(Data records)
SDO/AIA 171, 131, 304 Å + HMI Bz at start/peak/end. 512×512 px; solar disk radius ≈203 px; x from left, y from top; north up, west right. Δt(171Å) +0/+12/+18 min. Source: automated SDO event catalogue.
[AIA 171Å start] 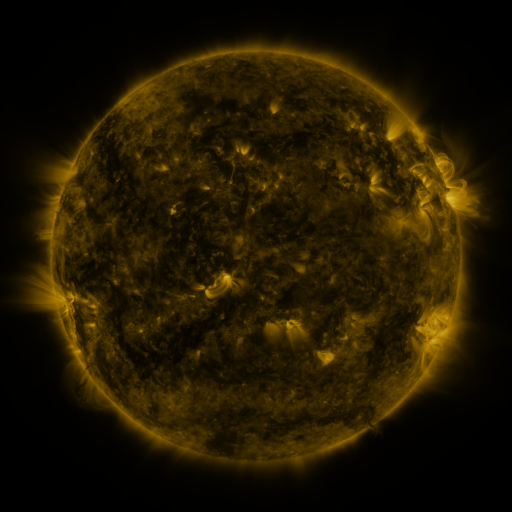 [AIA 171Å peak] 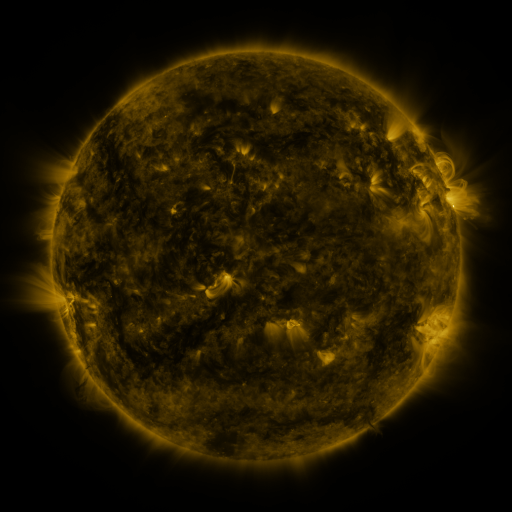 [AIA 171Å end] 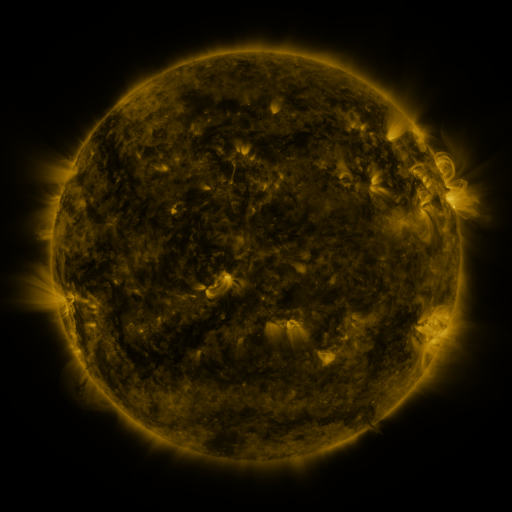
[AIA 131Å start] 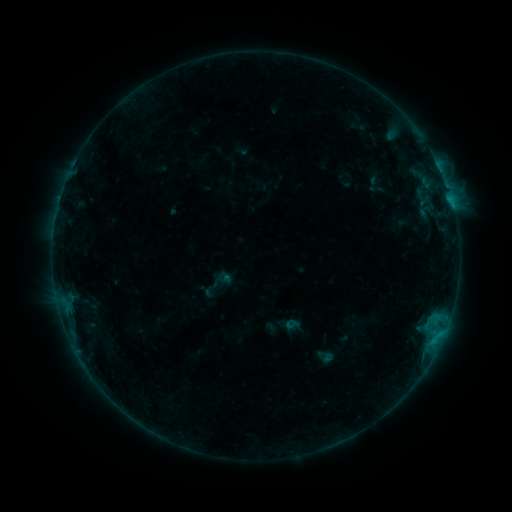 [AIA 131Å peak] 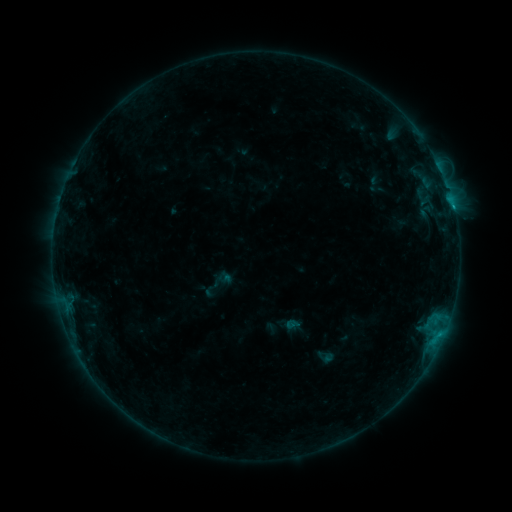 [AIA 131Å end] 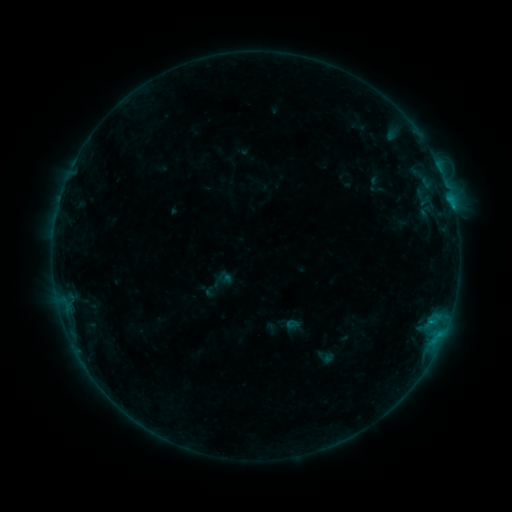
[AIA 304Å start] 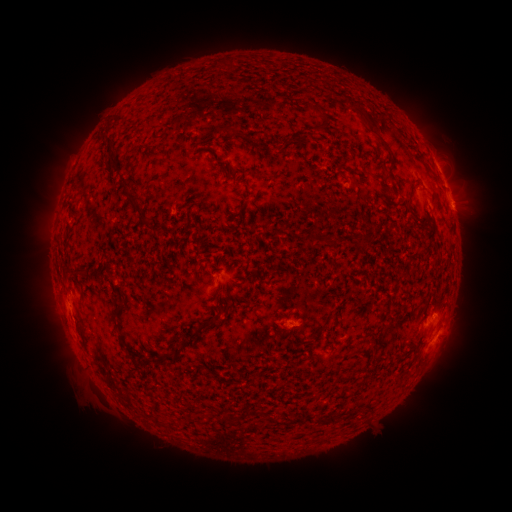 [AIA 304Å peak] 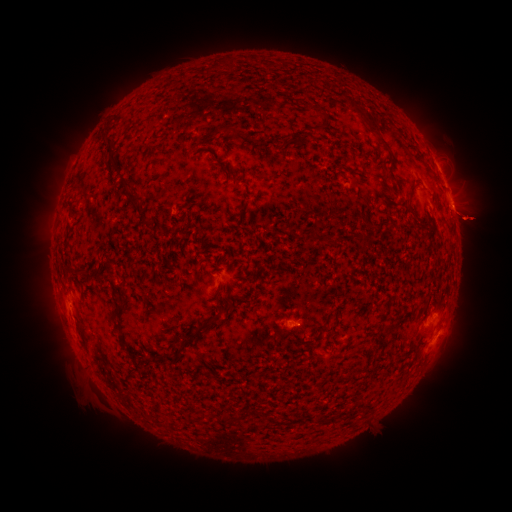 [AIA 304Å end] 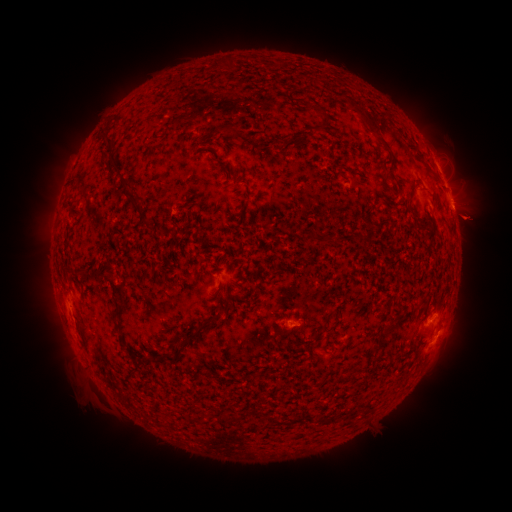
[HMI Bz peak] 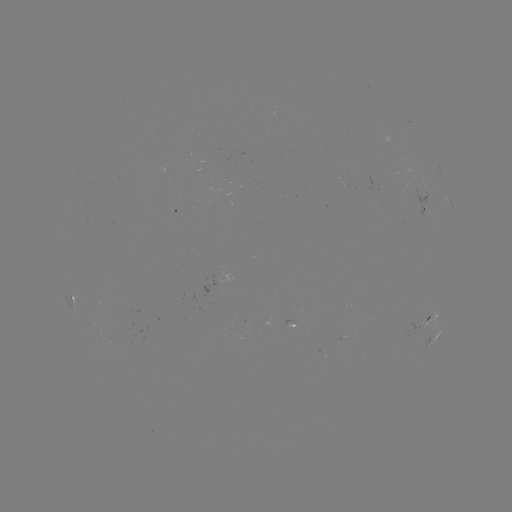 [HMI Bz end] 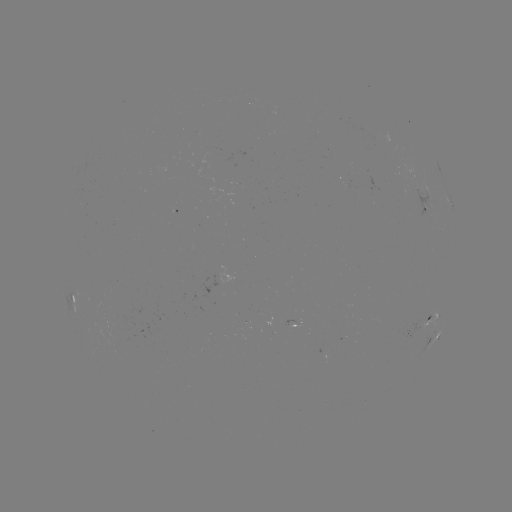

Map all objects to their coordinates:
eruption: (472, 220)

- **Work to do**
Copy each line of the records above that contains the string "radius", treating uppercase and lowercase letters as different.

- **Task result**
SDO/AIA 171, 131, 304 Å + HMI Bz at start/peak/end. 512×512 px; solar disk radius ≈203 px; x from left, y from top; north up, west right. Δt(171Å) +0/+12/+18 min. Source: automated SDO event catalogue.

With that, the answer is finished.